His music career began as a violinist with James Reese Europe’s Orchestra. There he played in the 1921 musical “Shuffle Along.” His choir had notable appearances in productions of Green Pastures, Cabin in the Sky, and Lost horizons. Johnson's choir performed with great success in concert and on the radio within the New York City area, and they made their first recording for RCA Victor in 1928. Then in 1930, they sang his settings of spirituals composed for the musical, The Green Pastures on Broadway.

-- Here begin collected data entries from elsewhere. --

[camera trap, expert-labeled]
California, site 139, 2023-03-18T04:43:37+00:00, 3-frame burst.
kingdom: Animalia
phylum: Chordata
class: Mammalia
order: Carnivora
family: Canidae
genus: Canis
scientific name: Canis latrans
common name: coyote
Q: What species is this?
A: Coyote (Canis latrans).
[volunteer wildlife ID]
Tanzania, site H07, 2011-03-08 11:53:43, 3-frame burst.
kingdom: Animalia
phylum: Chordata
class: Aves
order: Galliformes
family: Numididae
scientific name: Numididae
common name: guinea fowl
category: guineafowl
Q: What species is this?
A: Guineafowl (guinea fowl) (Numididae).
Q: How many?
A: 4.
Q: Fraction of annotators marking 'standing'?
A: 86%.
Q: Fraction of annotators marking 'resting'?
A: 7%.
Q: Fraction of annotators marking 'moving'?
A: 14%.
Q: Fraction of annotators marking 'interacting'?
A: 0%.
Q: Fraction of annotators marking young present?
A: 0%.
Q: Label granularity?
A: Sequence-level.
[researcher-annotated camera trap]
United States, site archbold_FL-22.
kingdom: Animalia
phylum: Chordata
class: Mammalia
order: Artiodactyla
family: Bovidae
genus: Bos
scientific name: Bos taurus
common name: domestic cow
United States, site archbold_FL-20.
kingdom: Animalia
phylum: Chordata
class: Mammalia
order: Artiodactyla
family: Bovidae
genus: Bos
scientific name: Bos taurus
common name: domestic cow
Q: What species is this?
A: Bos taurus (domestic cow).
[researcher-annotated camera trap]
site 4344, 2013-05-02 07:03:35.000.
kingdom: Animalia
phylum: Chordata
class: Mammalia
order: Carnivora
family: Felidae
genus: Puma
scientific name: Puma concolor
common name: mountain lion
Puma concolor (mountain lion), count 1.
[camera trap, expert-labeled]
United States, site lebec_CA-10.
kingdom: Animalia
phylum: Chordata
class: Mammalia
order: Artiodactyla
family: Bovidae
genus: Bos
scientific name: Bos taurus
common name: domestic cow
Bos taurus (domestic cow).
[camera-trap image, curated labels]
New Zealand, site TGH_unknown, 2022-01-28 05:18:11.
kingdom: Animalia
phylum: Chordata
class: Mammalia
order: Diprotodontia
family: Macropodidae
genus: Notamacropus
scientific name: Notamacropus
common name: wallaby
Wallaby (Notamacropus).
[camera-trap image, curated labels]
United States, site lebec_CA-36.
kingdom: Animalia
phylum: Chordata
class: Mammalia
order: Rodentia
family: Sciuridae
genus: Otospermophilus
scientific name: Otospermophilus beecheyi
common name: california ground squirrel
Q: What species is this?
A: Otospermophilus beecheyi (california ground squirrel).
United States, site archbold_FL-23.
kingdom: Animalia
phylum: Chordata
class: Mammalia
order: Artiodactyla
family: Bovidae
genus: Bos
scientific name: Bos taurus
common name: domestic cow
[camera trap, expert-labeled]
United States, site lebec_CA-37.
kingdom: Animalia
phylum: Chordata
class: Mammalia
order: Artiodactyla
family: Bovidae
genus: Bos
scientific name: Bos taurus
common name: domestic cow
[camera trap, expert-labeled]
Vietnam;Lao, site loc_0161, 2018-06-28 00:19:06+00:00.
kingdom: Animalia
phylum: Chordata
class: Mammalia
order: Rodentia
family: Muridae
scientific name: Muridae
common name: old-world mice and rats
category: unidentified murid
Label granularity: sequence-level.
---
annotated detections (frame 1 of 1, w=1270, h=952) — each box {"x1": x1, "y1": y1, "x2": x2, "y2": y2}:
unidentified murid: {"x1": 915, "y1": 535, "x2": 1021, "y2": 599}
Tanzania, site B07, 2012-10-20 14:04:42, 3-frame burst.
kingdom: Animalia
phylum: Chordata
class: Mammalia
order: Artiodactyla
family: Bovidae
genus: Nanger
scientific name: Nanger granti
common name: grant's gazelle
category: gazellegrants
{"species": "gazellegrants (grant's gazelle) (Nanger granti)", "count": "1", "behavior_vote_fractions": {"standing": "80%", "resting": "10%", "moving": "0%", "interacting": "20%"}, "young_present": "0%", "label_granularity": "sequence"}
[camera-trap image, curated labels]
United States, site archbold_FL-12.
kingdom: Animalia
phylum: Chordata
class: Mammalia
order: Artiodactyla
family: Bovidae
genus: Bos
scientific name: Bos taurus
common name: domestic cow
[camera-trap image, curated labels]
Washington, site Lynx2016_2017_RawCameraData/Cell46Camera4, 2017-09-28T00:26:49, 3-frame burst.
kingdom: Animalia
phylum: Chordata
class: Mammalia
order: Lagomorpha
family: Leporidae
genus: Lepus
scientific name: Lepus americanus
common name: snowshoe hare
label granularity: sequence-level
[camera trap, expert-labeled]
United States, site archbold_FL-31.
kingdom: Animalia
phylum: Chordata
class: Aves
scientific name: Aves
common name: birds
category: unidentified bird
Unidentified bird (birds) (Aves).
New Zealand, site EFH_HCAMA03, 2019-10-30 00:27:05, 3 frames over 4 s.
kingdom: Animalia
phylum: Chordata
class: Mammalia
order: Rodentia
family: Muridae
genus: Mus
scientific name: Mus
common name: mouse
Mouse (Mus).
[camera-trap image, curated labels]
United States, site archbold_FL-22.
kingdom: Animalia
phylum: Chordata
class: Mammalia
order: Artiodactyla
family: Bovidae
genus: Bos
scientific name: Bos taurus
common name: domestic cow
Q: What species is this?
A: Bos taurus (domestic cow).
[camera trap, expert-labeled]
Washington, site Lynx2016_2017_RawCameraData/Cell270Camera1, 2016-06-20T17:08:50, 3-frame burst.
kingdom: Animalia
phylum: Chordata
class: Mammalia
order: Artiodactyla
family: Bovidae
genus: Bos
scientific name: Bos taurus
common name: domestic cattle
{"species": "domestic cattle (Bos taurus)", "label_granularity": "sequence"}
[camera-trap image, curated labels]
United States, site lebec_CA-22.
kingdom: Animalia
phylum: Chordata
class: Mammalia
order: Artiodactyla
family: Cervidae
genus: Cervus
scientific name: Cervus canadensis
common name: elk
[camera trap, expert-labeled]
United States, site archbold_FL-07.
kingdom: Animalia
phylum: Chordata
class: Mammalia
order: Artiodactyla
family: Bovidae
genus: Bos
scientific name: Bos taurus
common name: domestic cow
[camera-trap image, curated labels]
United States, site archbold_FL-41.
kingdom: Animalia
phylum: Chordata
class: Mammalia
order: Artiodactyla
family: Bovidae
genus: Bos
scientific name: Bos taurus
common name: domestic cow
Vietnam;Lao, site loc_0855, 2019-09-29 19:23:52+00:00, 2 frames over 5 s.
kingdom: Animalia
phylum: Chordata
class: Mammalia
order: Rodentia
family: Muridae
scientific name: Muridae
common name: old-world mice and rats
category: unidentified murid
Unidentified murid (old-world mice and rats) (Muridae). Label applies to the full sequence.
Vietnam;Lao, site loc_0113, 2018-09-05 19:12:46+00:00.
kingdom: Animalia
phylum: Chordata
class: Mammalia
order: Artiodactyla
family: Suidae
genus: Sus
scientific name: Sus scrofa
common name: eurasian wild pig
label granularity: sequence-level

This success was followed by the Broadway production of Johnson's Run Little Chillun in 1933. Throughout his life, Johnson received numerous awards for his compositions, including The Urban League's "Opportunity Contest" competitions, the Harmon Award (1931), an honorary doctorate from the Philadelphia Music Academy, the George Frederic Handel Award, and a posthumous induction to the Black Filmmakers Hall of Fame.
Hall Johnson died on April 30, 1970, during a fire at his New York apartment. Marian Anderson recorded several of his solo vocal settings and commented, "Hall Johnson was a unique genius. Although he invented no new harmonies, designed no new forms, originated no new melodic styles, discovered no new rhythmic principles, he was yet able to fashion a new world of music in his image."